SOMETHING could just blow up on your face, or trigger an unexplained fire in your car. This is a clear possibility as sub-standard LPG conversion car kits, suspected to be smuggled from east European countries such as Romania and Poland, have started flooding the Lucknow market.
SOMETHING could just blow up on your face, or trigger an unexplained fire in your car.
HT Image
This is a clear possibility as sub-standard LPG conversion car kits, suspected to be smuggled from east European countries such as Romania and Poland, have started flooding the Lucknow market.
These sub-standard kits are in the range of Rs 3,500 to Rs 4,000 compared to reputed Argentinean and Italian LPG and CNG conversion kits priced between Rs 7,000 and 15,000. They are now being hawked by auto parts dealers and LPG conversion car kit retrofitters working in automobile repair garages to those looking for a cheaper and a “dangerous” option to save on fuel costs.
“The LPG conversion kits are being clandestinely fitted in many vehicles in Lucknow. This is mainly being done to very old models of cars, or by taxi owners who want to use domestic LPG cylinders clandestinely and save on fuel,” a prominent auto dealer in the city told HT Lucknow Live.
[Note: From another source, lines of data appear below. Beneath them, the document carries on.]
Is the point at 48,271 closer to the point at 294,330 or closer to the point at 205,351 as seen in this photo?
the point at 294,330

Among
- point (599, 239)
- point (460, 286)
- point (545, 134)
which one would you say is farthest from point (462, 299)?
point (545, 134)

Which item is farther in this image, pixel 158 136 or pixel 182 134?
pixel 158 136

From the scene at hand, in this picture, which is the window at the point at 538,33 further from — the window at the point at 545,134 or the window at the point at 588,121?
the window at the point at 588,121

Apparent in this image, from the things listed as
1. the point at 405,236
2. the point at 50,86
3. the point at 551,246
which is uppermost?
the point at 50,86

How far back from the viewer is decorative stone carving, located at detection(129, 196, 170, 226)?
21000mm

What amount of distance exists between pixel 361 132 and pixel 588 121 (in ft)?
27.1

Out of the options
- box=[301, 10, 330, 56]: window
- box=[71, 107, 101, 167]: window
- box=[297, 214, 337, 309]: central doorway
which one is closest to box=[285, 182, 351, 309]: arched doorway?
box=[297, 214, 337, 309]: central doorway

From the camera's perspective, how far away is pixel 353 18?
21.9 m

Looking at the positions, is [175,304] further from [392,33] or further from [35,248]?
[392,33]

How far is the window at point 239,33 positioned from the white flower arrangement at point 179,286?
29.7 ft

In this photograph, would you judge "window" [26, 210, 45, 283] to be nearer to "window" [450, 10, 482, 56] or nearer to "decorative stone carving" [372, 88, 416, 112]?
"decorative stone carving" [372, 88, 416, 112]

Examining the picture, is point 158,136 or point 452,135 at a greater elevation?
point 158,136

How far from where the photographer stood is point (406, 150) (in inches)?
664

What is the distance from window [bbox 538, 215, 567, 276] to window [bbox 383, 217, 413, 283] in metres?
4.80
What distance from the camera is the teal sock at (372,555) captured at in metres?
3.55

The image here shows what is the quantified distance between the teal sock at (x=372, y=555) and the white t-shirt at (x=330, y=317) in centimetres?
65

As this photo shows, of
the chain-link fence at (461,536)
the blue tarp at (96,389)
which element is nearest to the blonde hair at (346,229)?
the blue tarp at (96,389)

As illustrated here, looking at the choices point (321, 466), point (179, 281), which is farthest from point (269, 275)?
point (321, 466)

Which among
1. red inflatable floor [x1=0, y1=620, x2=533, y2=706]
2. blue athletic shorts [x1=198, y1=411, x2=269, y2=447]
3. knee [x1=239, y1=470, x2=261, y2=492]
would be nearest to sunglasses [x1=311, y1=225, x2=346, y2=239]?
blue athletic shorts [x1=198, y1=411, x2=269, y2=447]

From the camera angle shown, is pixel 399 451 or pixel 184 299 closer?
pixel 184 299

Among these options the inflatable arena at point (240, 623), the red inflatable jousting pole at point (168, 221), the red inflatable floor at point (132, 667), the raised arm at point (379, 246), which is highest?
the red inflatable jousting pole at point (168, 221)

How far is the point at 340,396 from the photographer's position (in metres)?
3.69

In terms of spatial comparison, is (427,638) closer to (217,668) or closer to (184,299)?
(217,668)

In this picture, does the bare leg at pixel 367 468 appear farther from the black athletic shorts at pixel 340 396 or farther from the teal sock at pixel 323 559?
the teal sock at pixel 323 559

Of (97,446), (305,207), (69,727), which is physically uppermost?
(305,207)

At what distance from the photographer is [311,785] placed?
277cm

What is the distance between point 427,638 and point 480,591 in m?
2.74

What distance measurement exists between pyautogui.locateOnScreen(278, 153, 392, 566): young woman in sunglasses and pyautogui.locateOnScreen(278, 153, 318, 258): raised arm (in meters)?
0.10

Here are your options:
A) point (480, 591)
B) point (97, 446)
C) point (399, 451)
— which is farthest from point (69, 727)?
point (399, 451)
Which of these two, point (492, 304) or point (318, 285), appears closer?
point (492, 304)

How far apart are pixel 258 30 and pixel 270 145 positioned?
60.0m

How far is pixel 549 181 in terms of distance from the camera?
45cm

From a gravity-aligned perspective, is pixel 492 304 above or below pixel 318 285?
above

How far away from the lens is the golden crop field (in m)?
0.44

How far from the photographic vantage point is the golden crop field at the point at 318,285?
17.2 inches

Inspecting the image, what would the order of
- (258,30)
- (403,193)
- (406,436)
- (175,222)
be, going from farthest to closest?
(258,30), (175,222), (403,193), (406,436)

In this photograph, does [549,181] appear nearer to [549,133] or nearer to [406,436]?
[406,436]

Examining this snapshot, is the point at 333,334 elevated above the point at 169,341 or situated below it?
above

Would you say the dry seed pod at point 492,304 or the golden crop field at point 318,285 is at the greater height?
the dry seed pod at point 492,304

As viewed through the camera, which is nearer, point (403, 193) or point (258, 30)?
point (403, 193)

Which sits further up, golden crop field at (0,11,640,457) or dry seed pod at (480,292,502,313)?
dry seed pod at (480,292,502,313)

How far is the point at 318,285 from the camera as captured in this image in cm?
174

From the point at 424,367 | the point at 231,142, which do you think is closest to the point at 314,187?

The Romanian and Polish LPG conversion kits look exactly like any other LPG kit of superior quality. But people who fitted them came back saying that the pressure regulator did not work and LPG leakage was rampant inside the car, he said.
The manufacture of LPG conversion kits is like a cottage industry in northern India.
The craze for a cheaper “imported” brand is laying the death trap for many LPG conversion kit buyers in the city, the dealer said. There is another dimension to the entire story.
The sundry garages which repair cars in the city have become a hunting ground for cheap LPG conversion kits.
Thanks to the ease with which these kits can be installed in a car, many garage owners are making a fast buck by recommending cheaper options, while falsely claiming their “safety record”.
The clampdown by district authorities on illegal use of LPG cylinders in school vans has left out a prime aspect of safety — the LPG conversion kit itself whose quality in most cases is questionable unless fitted by the automobile manufacturers from the factory or recommended to use certain brand only in vehicles.